The result of current study showed that there was evidence of low grade systemic inflammation in COPD patients across all four groups (Table-III). It reaffirmed the role of inflammation in the pathogenesis of COPD. Moreover the CRP values among patients in GOLD group D were significantly higher than in the other three groups (Table-III). It’s not surprising because the results of correlation analysis showed that CRP levels correlated with symptom scores, number of acute exacerbations in the past year, and airflow limitation severity (Table-IV).

The differences in the level of systemic inflammation in COPD patients across different groups, showed the heterogeneity of this disease. Future clinical trials are needed to determine a personalized and comprehensive therapeutic strategy for these patients. And further exploring of the potential mechanism may indicate possible alternative therapies for slowing the progress of the disease.

The present study duplicates the previous findings that patients with COPD have higher serum CRP concentrations than healthy controls.4,5,14,17 And the current study confirms the existing data that CRP levels increase when lung function worsens.5,14,17

Another novel and interesting findings of the current study is the correlation between CRP levels and CAT scores. The CAT is a simple questionnaire assessing and monitoring COPD, which contains eight items(cough, phlegm, chest tightness, breathlessness going up hills/stairs, activity limitation at home, confidence leaving home, sleep and energy levels) from dyspnea symptoms to health status.12,18 It associates with important clinical variables (FEV1% predicted, exacerbation frequency and mMRC grade)19 and strongly correlates with the St George’s Respiratory Questionnaire.20 The most plausible explanation for the association of CRP with CAT scores is its implication in the systemic inflammatory process in COPD, and particularly its association with physical capacity5,21,22 and depression symptoms.23

It is clear that CRP cannot replace COPD assessment. However, the above findings suggest that, in outpatient setting, CRP levels could perhaps be proposed as an indirect but objective estimate of CAT score and may assist in the management of COPD patients in stable state.

Limitations of the Study

First, as a cross-sectional study, we failed to draw conclusions on the cause and effect of the associations. Second, the comorbidities were not strictly evaluated in advance, but depended solely on the medical history. Besides, there was no further analysis of the relationship between complications and systemic inflammation. Third, although there were statistically significant differences between CRP levels in different groups, the actual value of the differences was small and marginal. Finally, as there was no long-term follow-up of the patients, no prognostic data or intervention results could be obtained.

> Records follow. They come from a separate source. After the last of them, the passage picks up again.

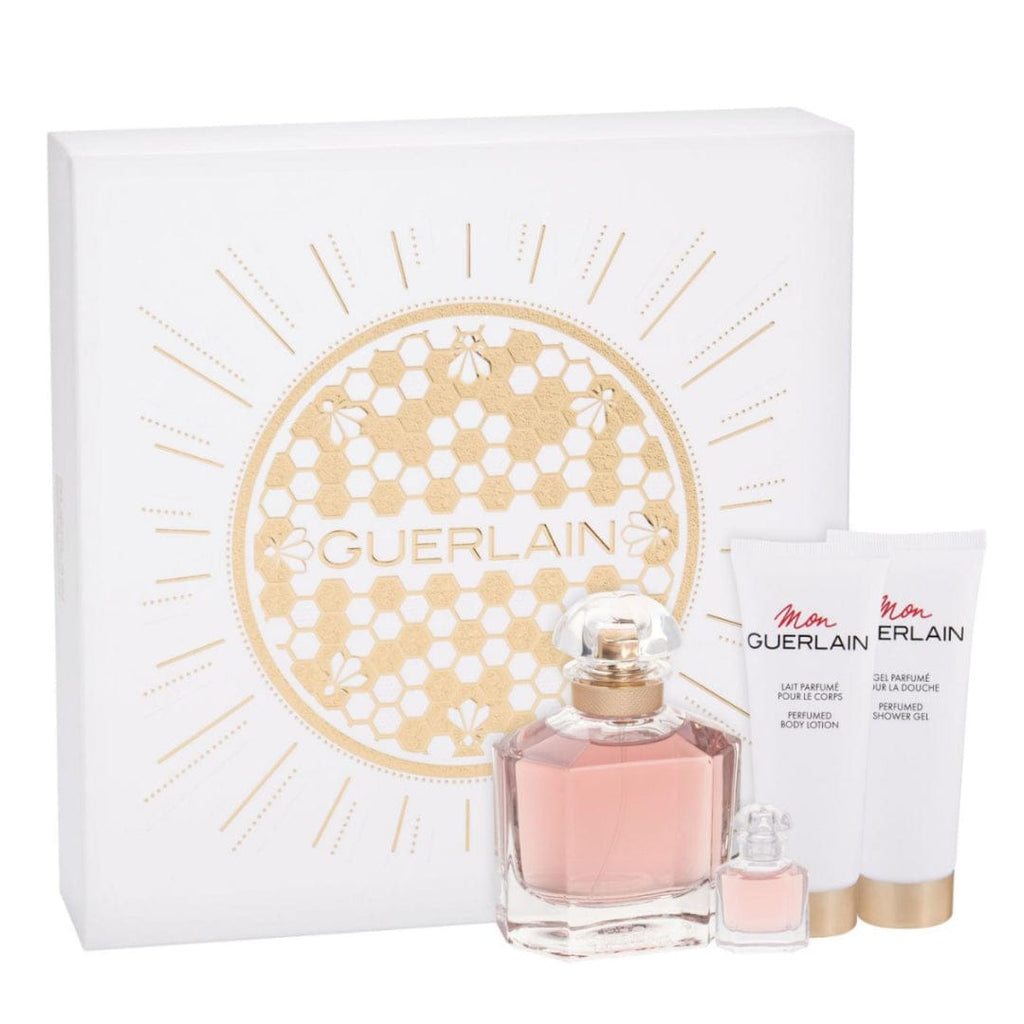Mon Guerlain For Women Eau De Parfum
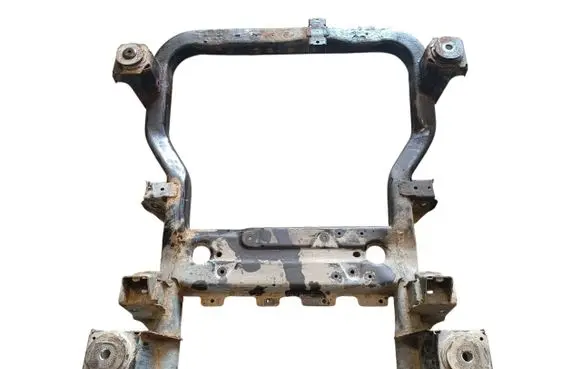 Volkswagen Transporter - Caravelle T5 Front subframe 7H0499029 5741670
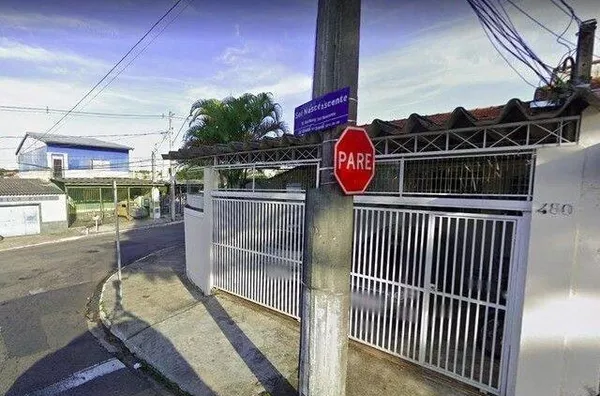 Casa com 3 dormitórios à venda, 160 m² por R$ 530.000,00 - Residencial Sol Nascente - São José dos C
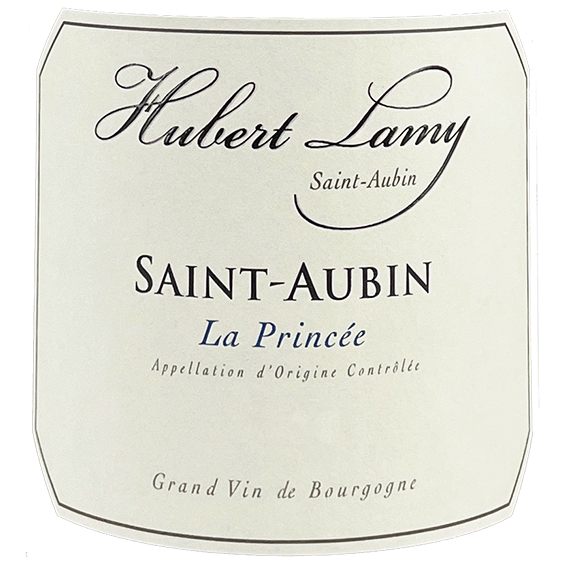 Domaine Hubert Lamy Saint-Aubin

In summary, in stable COPD patients, CRP levels differ among groups A-D based on GOLD 2011 grading classification. CRP levels are associated with several important clinical variables which help predict the outcomes of patients. Among these, FEV1% predicted and CAT score manifested the strongest negative association. These findings reinforce serum CRP measurement in patients with COPD. Further follow-up cohort studies with larger samples would help determine the validity of these findings.